With 21,000 people annually killed in road traffic (estimated figure by World Health Organization), Bangladesh has one of the highest fatality rates in the world. Vulnerable road users (VRUs) account for over 50% of road traffic casualties, and 70% of casualties occur in rural areas. As in many Low and Middle Income Countries (LMICs), the official road accident statistics are incomplete and biased.

Safe Crossings (Netherlands) and the Centre for Injury Prevention and Research Bangladesh (CIPRB) (Bangladesh) received permission from the Bangladesh government in 2014 to design and implement an integrated speed management program (consisting of a combination of small-scale infrastructural measures, active community involvement and road user education) at three locations where a national highway intersects small communities. The infrastructural countermeasures to improve road safety consisted of speed humps, rumble strips, signs and road markings and were designed following the Dutch road design guidelines. In a Before-After study design, we used a combination of three research methods to monitor and evaluate the road safety interventions. We created our own traffic accident recording system with trained local record keepers, we conducted laser-gun speed measurements of motorized traffic (both at intervention and control locations), and we applied the Dutch Objective Conflict Technique for Operation and Research (DOCTOR) for observing serious traffic conflicts at the intervention locations. The latter was based upon DOCTOR scores from video recordings of the behaviour at the three experimental locations Before and After the interventions.

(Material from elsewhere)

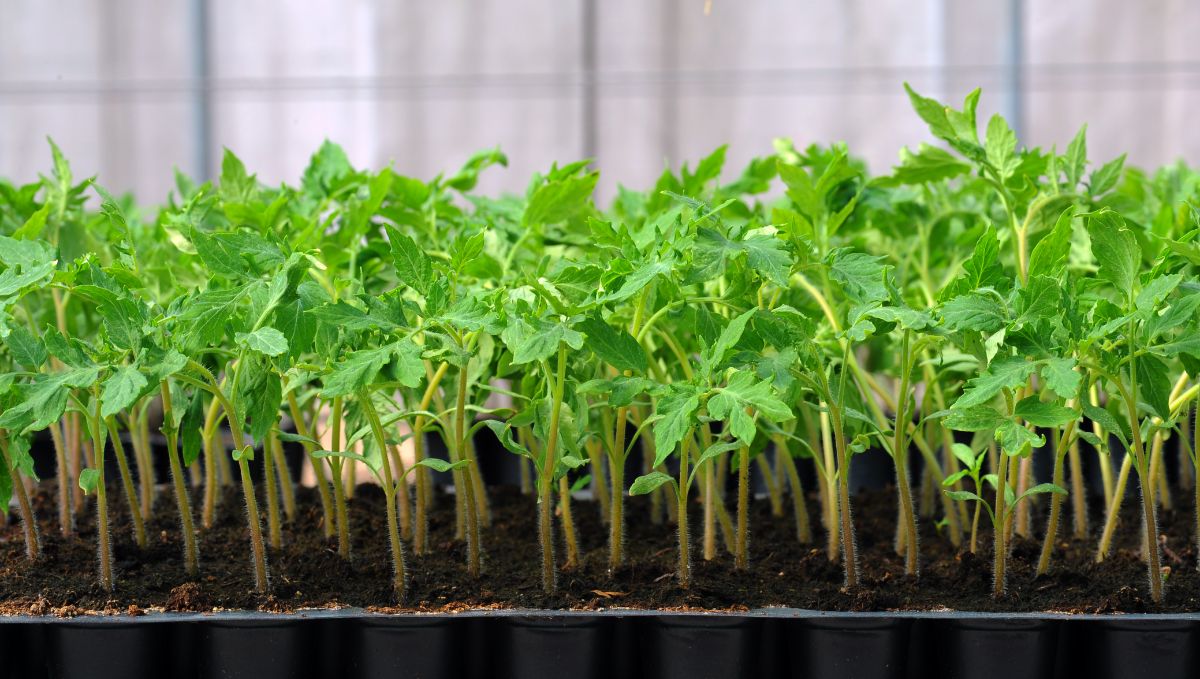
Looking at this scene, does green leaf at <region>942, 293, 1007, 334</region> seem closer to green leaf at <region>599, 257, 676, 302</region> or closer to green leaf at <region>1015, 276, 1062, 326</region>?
green leaf at <region>1015, 276, 1062, 326</region>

Prior to installing the intervention program, the three locations combined had, on average, about 100 serious accidents, 10 deaths, and 200 injured people on a yearly basis. In April 2015, all infrastructural measures were completed. In the after period (till the end of January 2016), the alternative accident recording system showed a 66% reduction in the number of serious accidents, a 73% reduction in the number of injured people, and a 67% reduction in the number of people killed.

The unobtrusive laser-gun speed measurements resulted in a net reduction of 13.3 km/h (or 20% in relative terms) on average at the intervention locations by taking the general speed development at the control locations into account. According to Nilsson's power law this would result in a 59% reduction of the number of people killed, well in line with the actual accident figures.

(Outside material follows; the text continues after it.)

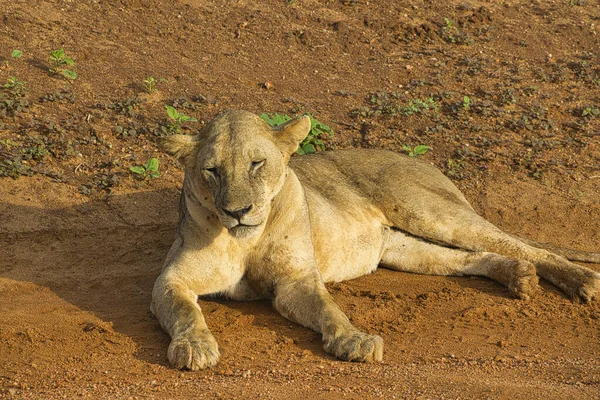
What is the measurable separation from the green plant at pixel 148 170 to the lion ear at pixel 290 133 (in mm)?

The total number of serious conflicts (only DOCTOR scores 3, 4, and 5) was significantly reduced from 64 serious conflicts per location in a 4.5 h period Before to 29 serious conflicts in the After period, on average (Poisson distributed variable, p < 0.01), or a 55% reduction in relative terms. By including the traffic volumes, the reduction in conflict risk overall is 54%. Moreover, the severity of conflicts was reduced in the After period with only one most severe conflict (DOCTOR score 5) left. Buses represent the largest portion of road users involved in serious conflicts at all three locations, followed by cars and CNGs (Compressed Natural Gas vehicle). By far, the most frequently occurring conflict is of the type head-on conflict between an overtaking bus or car that is encountering a road user in opposite direction (for the greater part a CNG).

All three evaluation measures point to a similar impact of the intervention program and unveil an improvement in road safety between 54% and 60%. The speed-reducing measures indeed considerably reduce the speed of motorized traffic, both the mean speed and 85th percentile values, both the number and severity of serious conflicts are reduced, and the actual number of accidents has decreased. It appears that Nilsson's power law for the relation between a difference in mean speed and the change in the number of accidents also applies to LMICs.

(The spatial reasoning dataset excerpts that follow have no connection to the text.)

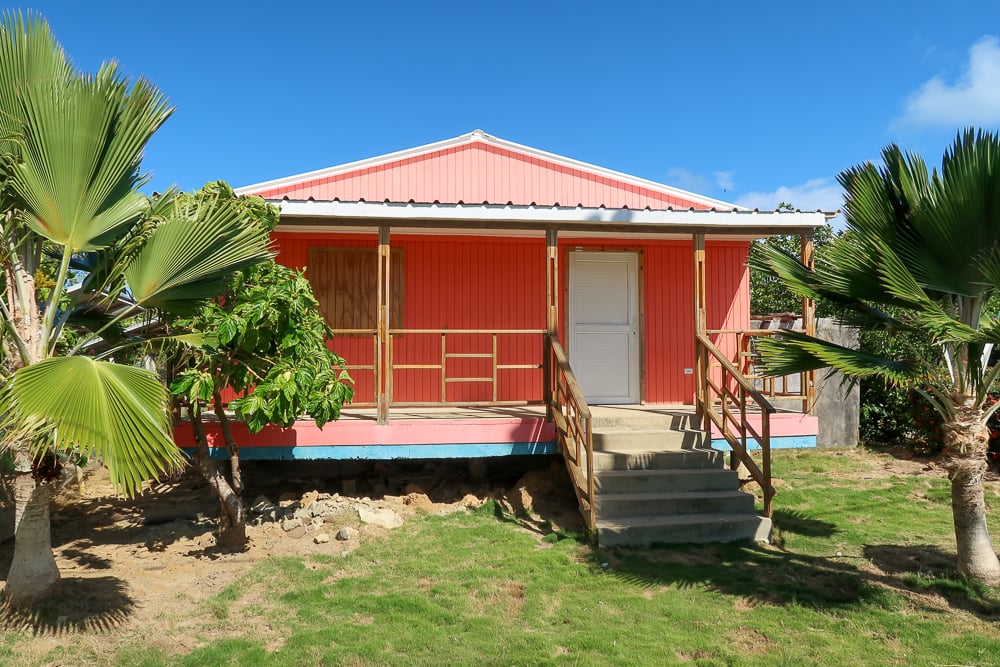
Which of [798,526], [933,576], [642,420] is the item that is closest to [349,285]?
[642,420]

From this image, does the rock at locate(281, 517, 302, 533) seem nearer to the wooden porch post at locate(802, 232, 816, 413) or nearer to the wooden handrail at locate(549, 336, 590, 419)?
the wooden handrail at locate(549, 336, 590, 419)

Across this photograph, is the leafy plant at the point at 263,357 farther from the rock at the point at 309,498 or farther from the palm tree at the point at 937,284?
the palm tree at the point at 937,284

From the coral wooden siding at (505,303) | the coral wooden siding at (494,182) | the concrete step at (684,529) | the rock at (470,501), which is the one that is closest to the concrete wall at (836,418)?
the coral wooden siding at (505,303)

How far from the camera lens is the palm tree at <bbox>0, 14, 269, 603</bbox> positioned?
11.3 ft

Speed management measures as common in high-income countries appear to be also effective in LMICs. For evaluation purposes of road safety impacts, a Traffic Conflicts Technique approach (also developed in high-income countries) seems valid and effective as well for application in LMICs.

As there are thousands of traffic black spots with similar characteristics as the three intervention locations in Bangladesh, this integrated approach may well offer similar road safety improvements elsewhere.